Des voix sans nom
Des voix sans nom
Par Jean-Jacques Larrochelle
Oscar du meilleur documentaire en 2014, « Twenty Feet from Stardom » rend hommage aux grandes et souvent anonymes choristes de la pop (mercredi 24 août à 20 h 55 sur Arte).
Twenty Feet From Stardom Official Trailer #1 (2013) - Music Documentary HD
Durée : 02:45
Oscar du meilleur documentaire en 2014, « Twenty Feet from Stardom » rend hommage aux grandes et souvent anonymes choristes de la pop.
Darlene Love, Merry Clayton, Claudia Lennear ou Lisa Fischer : on ne connaît pas leurs noms, mais on connaît leurs voix. A partir des années 1960, dans le semi-anonymat du fond de scène, entre le batteur et le soliste, les choristes ont donné à la musique sa couleur. Le plus souvent noires ou métisses, ondulant dans l’ombre de Ray Charles, d’Ike et Tina Turner, des Rolling Stones ou de Sting, elles ont été l’une des composantes essentielles des univers de la soul, du rhythm’n’blues ou de la pop. En 2013, dans un documentaire passionnant, Twenty Feet from Stardom (« à deux pas de la gloire »), le réalisateur américain Morgan Neville leur a rendu hommage. En 2014, le film a obtenu l’Oscar du meilleur documentaire.
Tout a commencé avec les Blossoms, premières choristes noires américaines à travailler en studio à la fin des années 1950. Et premières à avoir été ignorées au point que leurs voix, notamment celle de Darlene Love, ont été, à plusieurs reprises, créditées au profit d’un autre groupe, les Crystals, par la volonté d’un producteur aussi génial que détestable, Phil Spector.
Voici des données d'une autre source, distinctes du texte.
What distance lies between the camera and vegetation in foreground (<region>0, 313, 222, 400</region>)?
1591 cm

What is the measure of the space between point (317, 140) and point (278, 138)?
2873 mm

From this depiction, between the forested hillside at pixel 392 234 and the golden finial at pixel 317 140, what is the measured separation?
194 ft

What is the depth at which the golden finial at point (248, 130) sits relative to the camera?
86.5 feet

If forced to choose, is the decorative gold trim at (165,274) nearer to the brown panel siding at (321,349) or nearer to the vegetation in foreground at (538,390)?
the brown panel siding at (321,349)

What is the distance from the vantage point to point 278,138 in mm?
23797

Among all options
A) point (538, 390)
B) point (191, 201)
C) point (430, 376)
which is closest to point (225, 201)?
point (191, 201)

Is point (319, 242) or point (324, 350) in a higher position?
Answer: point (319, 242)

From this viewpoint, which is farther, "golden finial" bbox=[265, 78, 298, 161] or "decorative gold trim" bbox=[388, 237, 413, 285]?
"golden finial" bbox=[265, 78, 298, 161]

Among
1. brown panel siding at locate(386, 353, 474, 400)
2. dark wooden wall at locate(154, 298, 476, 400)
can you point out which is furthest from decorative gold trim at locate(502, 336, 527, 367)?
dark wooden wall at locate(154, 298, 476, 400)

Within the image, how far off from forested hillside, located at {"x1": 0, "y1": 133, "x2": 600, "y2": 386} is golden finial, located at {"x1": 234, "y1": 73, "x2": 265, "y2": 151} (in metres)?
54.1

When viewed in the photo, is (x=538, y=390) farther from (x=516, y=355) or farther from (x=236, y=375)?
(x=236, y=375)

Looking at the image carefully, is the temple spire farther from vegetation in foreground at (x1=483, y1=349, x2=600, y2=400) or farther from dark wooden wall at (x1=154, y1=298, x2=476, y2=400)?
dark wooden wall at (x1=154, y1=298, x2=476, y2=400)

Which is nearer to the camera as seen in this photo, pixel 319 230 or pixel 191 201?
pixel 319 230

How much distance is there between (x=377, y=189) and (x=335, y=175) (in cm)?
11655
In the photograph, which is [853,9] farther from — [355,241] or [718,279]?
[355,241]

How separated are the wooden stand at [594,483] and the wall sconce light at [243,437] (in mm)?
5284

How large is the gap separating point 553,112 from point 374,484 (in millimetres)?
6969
Les vicissitudes de la choriste de fond, incarnée par des femmes au tempérament très attachant, sont un peu le fil conducteur de ce film. « Aller du fond de la scène jusqu’au bord, c’est compliqué, reconnaît Bruce Springsteen, l’un des interviewés de marque aux côtés de Stevie Wonder, Sting ou Mick Jagger. Le chœur reste une position sans gloire. »
Darlene Love, ex-chanteuse dans les « girl groups » de Phil Spector. | PROJECT B.S. LLC
Ce choix est pourtant assumé par Lisa Fischer, prodige vocal et monument de simplicité. Elle se dit « amoureuse de la vibration sonore ». Chanter est pour elle « un partage, jamais une compétition ». Elle déplore le côté « sordide » de celui ou celle qui veut « à tout prix réussir ». Réussir, pour beaucoup, c’est à l’époque devoir commencer par séduire. Claudia Lennear, qui au tournant des années 1970 fut l’une des « ikettes » d’Ike et Tina Turner, le sait bien. « Certains artistes voient les choristes comme des ornements, témoigne Lynn Mabry. Le code vestimentaire : exciter les mecs ! »
Si des Américains comme Lou Reed dans Walk on the Wild Side (« And the coloured girls go doo, doo, doo ») ont valorisé ces chants de l’ombre, le salut est venu d’Angleterre. La pop music naissante a désiré des voix noires et libres pour éclairer son univers. David Bowie, Joe Cocker et les Rolling Stones ont été de ceux-là. Les stridences célestes de Merry Clayton dans Gimme Shelter illustrent à merveille cet inestimable don.
Rolling Stones - Gimme Shelter (Lisa Fischer at Her Best)
Durée : 06:14
Sois choriste et tais-toi
Pourtant, la plupart se sont brûlé les ailes à vouloir s’approcher de la lumière. Merry Clayton, qui selon le producteur Lou Adler « tutoie Aretha Franklin » et a beau avoir, de son propre aveu, « un esprit guerrier », n’a jamais pu être une « superstar ». Sting ne s’embarrasse pas de précautions : « Ce n’est pas un milieu équitable, on le ressent tout de suite. Il n’est pas question de justice, ni même de talent. Ce sont les circonstances, la chance, le destin… Les meilleures s’en accommodent. » Chacune à sa place semble dicter une loi tacite. Avec pour mot d’ordre : sois choriste et tais-toi !
Au-delà de ses qualités propres – en dépit d’une forme plutôt conventionnelle –, le film de Morgan Neville a eu une vertu inattendue : depuis sa diffusion, certaines de ses héroïnes se sont retrouvées projetées sur le devant de la scène. Comme s’il avait révélé l’urgence de réparer une injustice artistique.
Twenty Feet from Stardom, de Morgan Neville (EU, 2013, 90 min). Le mercredi 24 août à 22 h 20 sur Arte. Rediffusion le 4 septembre à 1 h 25. Sur Arte+7 du 24 août au 31 août.